Il faut être lucide. Que signifie l’expression « Europe-puissance » devant ce triste constat ? Pour l’instant, la force de l’Europe se concentre sur sa dynamique économique matérialisée par l’excédent commercial vis-à-vis des États-Unis, ainsi que par l’importance de sa société de consommation. Mais pour combien de temps ? Pour ne pas être tenté de nous réfugier dans l’attentisme qui a prévalu durant l’entre-deux-guerres, nous allons devoir dans un premier temps réapprendre à nous battre pour survivre à la guerre économique multisectorielle qui pointe à l’horizon.
F.P. : Le Covid a servi de révélateur à l’échelle nationale de la cruelle dépendance de la France dans des secteurs pourtant stratégiques. On parle depuis lors de relocalisation, de réindustrialisation, de souveraineté (généralement européenne). La France a-t-elle encore les moyens de ses ambitions (verbales) ?
Christian Harbulot : À la sortie de la période dite de la « bande des quatre » (NDLR : artisans de la Révolution culturelle en Chine, aux côtés de Mao, entre 1966 et 1976), la Chine était très affaiblie et dans une situation bien pire que la France d’aujourd’hui. Ce pays a réussi à se hisser au niveau des États-Unis en moins d’un demi-siècle.
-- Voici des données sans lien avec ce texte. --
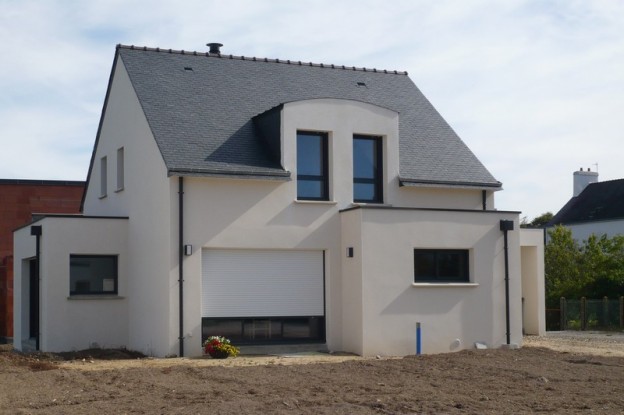 18 Photos de maisons neuves avec couleur de l’enduit de façade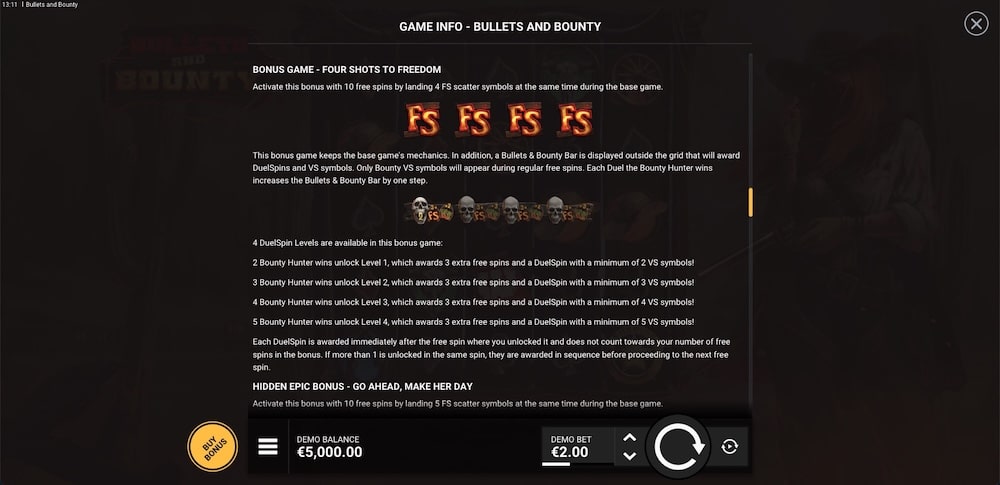 Bullets and Bounty Slot Game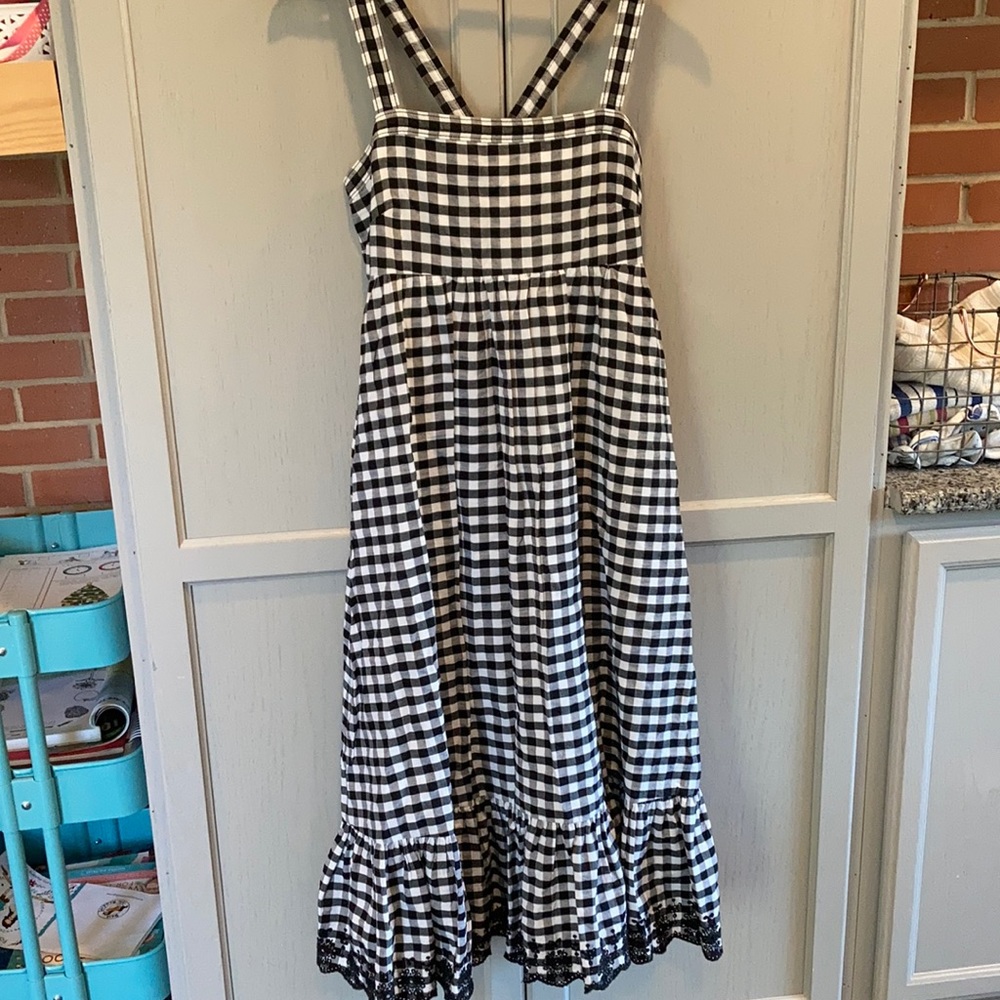 JCrew gingham dress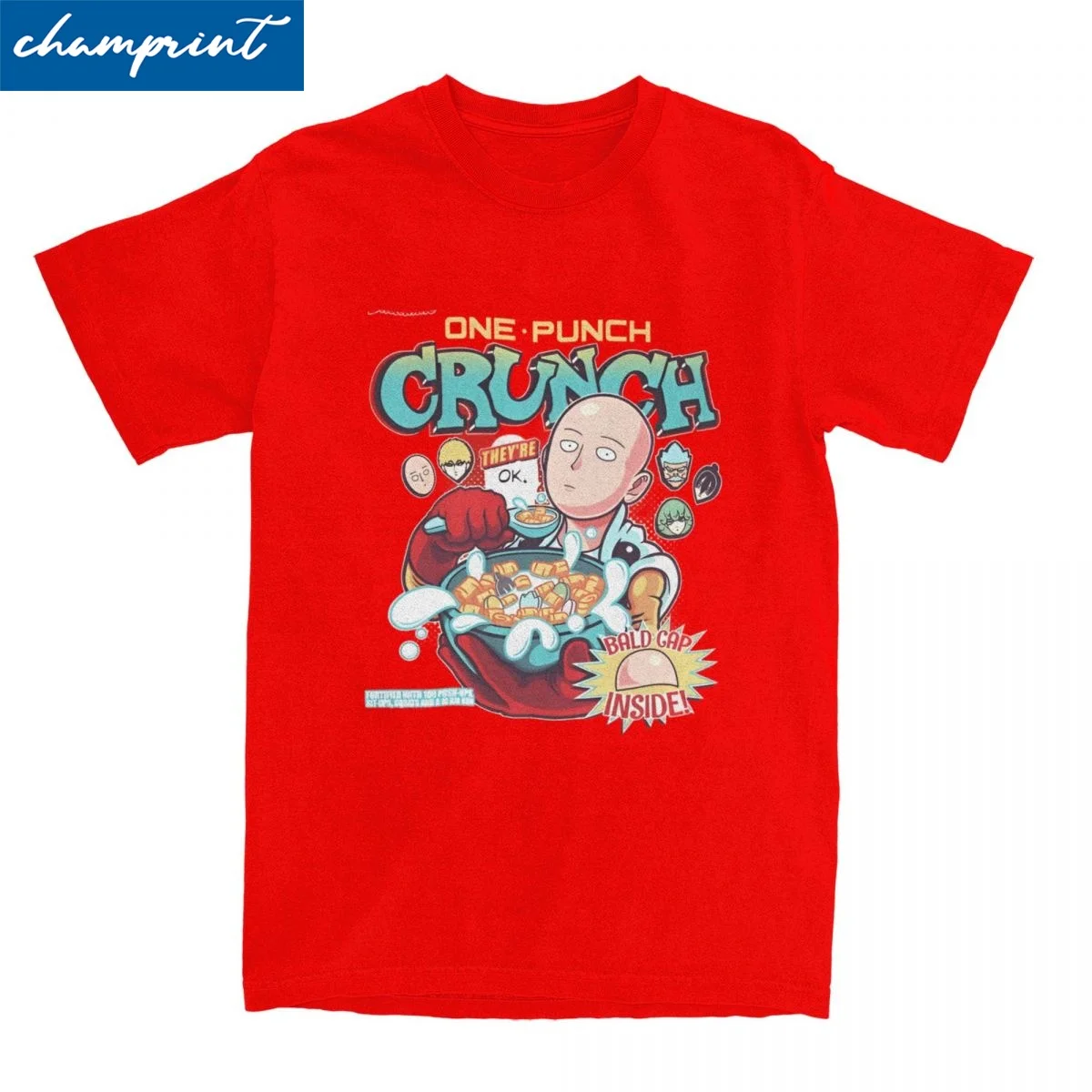 

One Punch Man T Shirt For Men Women 100%Cotton Tops Funny Anime Round Neck Short Sleeve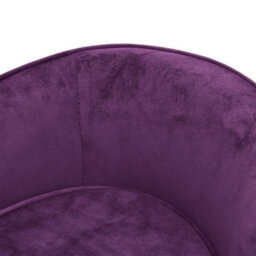 Berkfield Dog Sofa Burgundy 69X49X40 Cm Plush And Faux Leather - thumbnail 7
Il n’est pas question de prétendre pouvoir égaler le talent maoïste qui a consisté à tromper l’Occident avec un art inégalé pour tirer le maximum de profit de ses apports technologiques et de ses ouvertures de marché. En revanche, pour ne pas plonger encore plus bas, la France n’a pas d’autre choix que d’inventer une stratégie de restructuration d’une nouvelle forme de puissance industrielle. Sa force est son intelligence collective. Les scientifiques, le monde de l’ingénieur, les multiples initiatives territoriales de relance d’activités sont autant d’atouts de reconstruction d’une dynamique de rebond.
Des victoires existent à partir desquelles nous devrions tirer des enseignements. J’en cite une parmi d’autres. La Poste française était vieillissante et dépassée par ses concurrentes. La déréglementation européenne risquait de lui porter un coup fatal. L’administration a mené silencieusement une véritable opération de guerre économique en exploitant les points faibles d’une concurrence intra-européenne qui fut sanctionnée dans l’hexagone à cause de nombreuses irrégularités. Le fait de les sanctionner par de lourdes amendes a temporisé l’agressivité de cette concurrence entrante et a laissé à la Poste le temps de se redéployer et de gagner des marchés significatifs à l’étranger.